7 de outubro de 2020

Sem sonhos

 

Oh Musas, por que sacudistes meu corpo inerte?

Deixem-me dormir! Por que quereis despertar quem, 

Cansado e vencido, busca no sono a paga da desesperança,

Nas sombras o abrigo, e no esquecimento a dissolução do ser?


Oh Musas, quero-vos muito mal, e, se estiver em meu poder,

E julgar que for de bom alvitre, esquentarei suas belas bundas,

De ambos os jeitos, pare que não voltem a me perturbar, e então

Voltarei ao escuro que me acolhia, sem recordar patavina.

 

Oh Musas, eu vos odeio do fundo do meu ser! Não podem para de falar?

Não fôsseis filhas de Zeus! O quê? Meu eu lírico? O que é que tem o meu eu lírico?

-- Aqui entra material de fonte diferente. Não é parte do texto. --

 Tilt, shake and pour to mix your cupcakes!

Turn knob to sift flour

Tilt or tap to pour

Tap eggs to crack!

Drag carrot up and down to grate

Sumido? Cansado? Vocês estão com saudade dos meus versos? Ah! Por favor,

Não me façam rir, porque isso espantaria o resto de torpor que ainda me sustém.


Oh Musas, suas danadas de traseiros lindos e empinados

(Andaram tendo aulas com Afrodite não é? Suas safadinhas...)

O que quereis de mim, além de excitar-me com suas belas vozes,

Peles macias, pés bem feitos, gemidos virginais e olhos sagazes e fugidios?

 

Oh Musas, isso não!, isso não farei! Isso seria minha morte (de novo).

Por favor, não me adulem com elogios e belos epítetos. A mudez se instalou.

Aquela epifania não quero mais. Parti minha flauta, quebrei minha harpa.

Nem pássaro canta mais por aqui, nem jovem pastor passa cantarolando

 

Oh Musas, Vossa tagarelice está a me deixar de mau humor, o que

Me recorda que foi sob os cuidados do vermelho Ares que me recolhi

Sedento de sangue, de vingança e, finalmente, abatido pela fadiga...

Não, a guerra não vale a pena, mas os encantos de Afrodite valem mais?

 

Oh Musas! Tudo ilusões! Como confundir o fogo com o sol,

A luz com a chama, a vontade com a certeza, e a certeza com a razão...

Os deuses, imersos no tédio inescapável de Sua imortalidade,

Divertem-se, pondo-se a observar as humanas provações.

 

Oh Musas! Atentem-se quanto a isso! Os deuses tudo podem,

Tudo sabem, tudo decidem. Mas são deuses, desde o início dos tempos,

Estão gastos. De tanto pensarem, já de nada sabem, de tanto sentirem,

Tornarem-se insensíveis, e tudo decidem como velhos bêbados!

 

Oh Musas! Aproximai-vos, que lhes contarei o grande segredo:

Os deuses invejam os mortais. Porque são mortais, não condenados ao tédio.

Quando um mortal pensa sabe que não tem o resto da vida para se desenganar,

Quando um mortal sente, sente como se fosse a primeira vez, e torna-se novo a si mesmo.


Oh Musas! Quando um mortal decide, ele é tão animal e displicente...

Mas quando um mortal ama... Ah!... Quando um mortal ama...

Quando um mortal ama ele vai para além do infinito, onde deus algum

Pode alcançar, experimentar-se, compreender ou sofrer...


Oh Musas! Minhas queridas de belos trejeitos sedutores!

Entendam que eu já fui tudo e não fui nada e fui além de tudo

Comi a terra, respirei o céu, me liquefiz, e a tudo incendiei

Tornei-me deus, nada mais é novidade para mim.


Oh Musas, percebeis que há tempos não sou mais mortal

Que não estava deveras dormindo, nem vos querendo mal

Que aqui vieram a serviço do meu próprio ardil, só para eu pudesse

Vos dizer, sem sonhos, que não lhes quero nunca mais.